▶ What is being asked
In the Prolog text on finding a list's largest number, what built-in predicate does SWI-Prolog offer for that search?

▶ Text section

Ignoring the homework constraints about starting from the beginning or the end, the proper way to implement a predicate that gets the numeric maximum is as follows:
list_max([P|T], O) :- list_max(T, P, O).
list_max([], P, P).
list_max([H|T], P, O) :-
( H > P
-> list_max(T, H, O)
; list_max(T, P, O)).
A very simple approach (which starts from the beginning) is the following:
maxlist([],0).
maxlist([Head|Tail],Max) :-
maxlist(Tail,TailMax),
Head > TailMax,
Max is Head.
maxlist([Head|Tail],Max) :-
maxlist(Tail,TailMax),
Head =< TailMax,
Max is TailMax.
As you said, you must have the variables instantiated if you want to evaluate an arithmetic expression. To solve this, first you have to make the recursive call, and then you compare.
Hope it helps!
As an alternative to BLUEPIXY' answer, SWI-Prolog has a builtin predicate, max_list/2, that does the search for you. You could also consider a slower method, IMO useful to gain familiarity with more builtins and nondeterminism (and then backtracking):
slow_max(L, Max) :-
select(Max, L, Rest), \+ (member(E, Rest), E > Max).

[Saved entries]

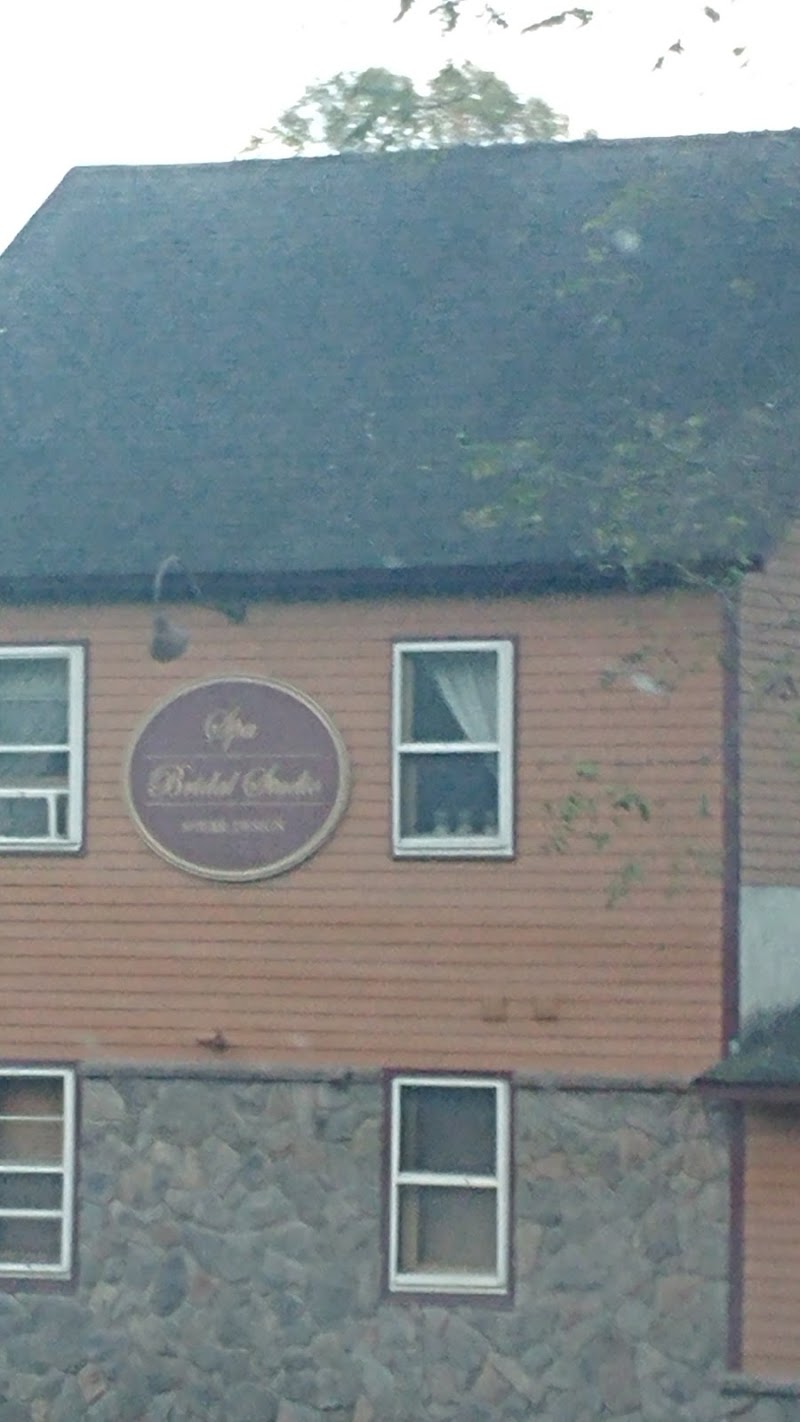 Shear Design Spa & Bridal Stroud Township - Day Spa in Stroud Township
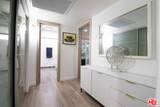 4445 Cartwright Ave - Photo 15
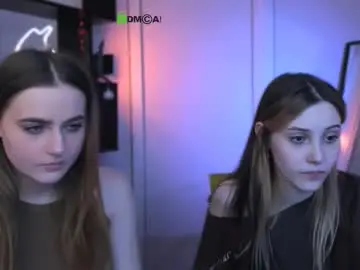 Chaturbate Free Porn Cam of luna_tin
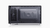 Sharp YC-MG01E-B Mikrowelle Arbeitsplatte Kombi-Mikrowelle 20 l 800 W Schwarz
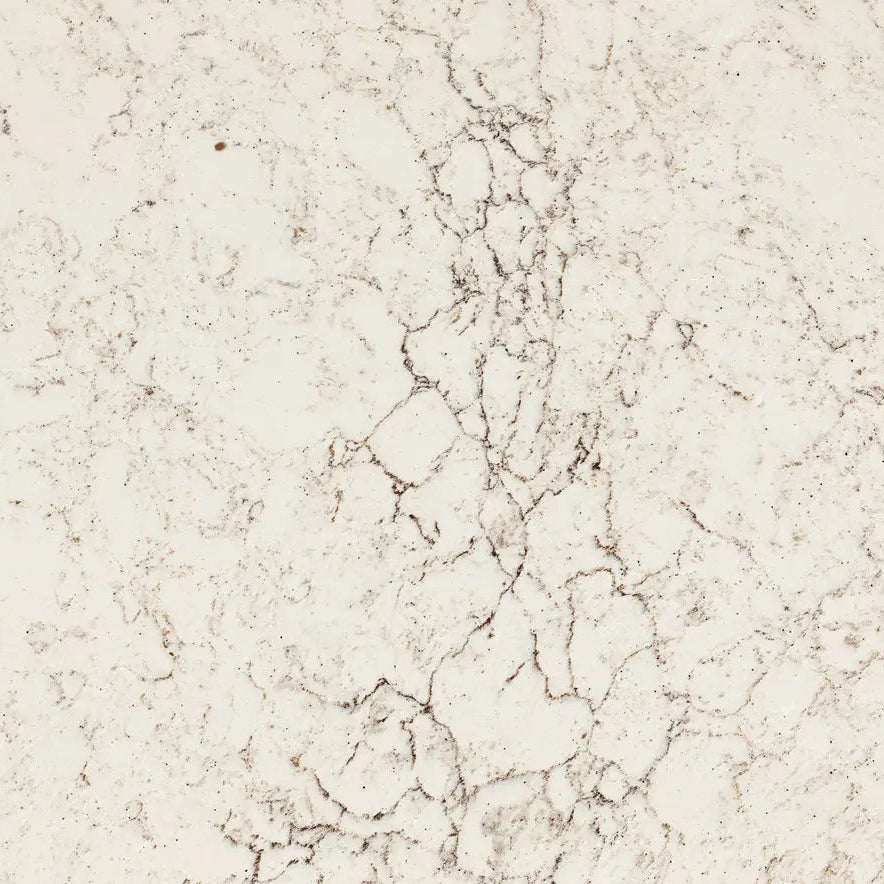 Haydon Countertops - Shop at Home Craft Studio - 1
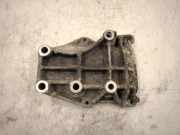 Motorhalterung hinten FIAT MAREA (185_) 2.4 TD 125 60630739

▶ Result of this task
max_list/2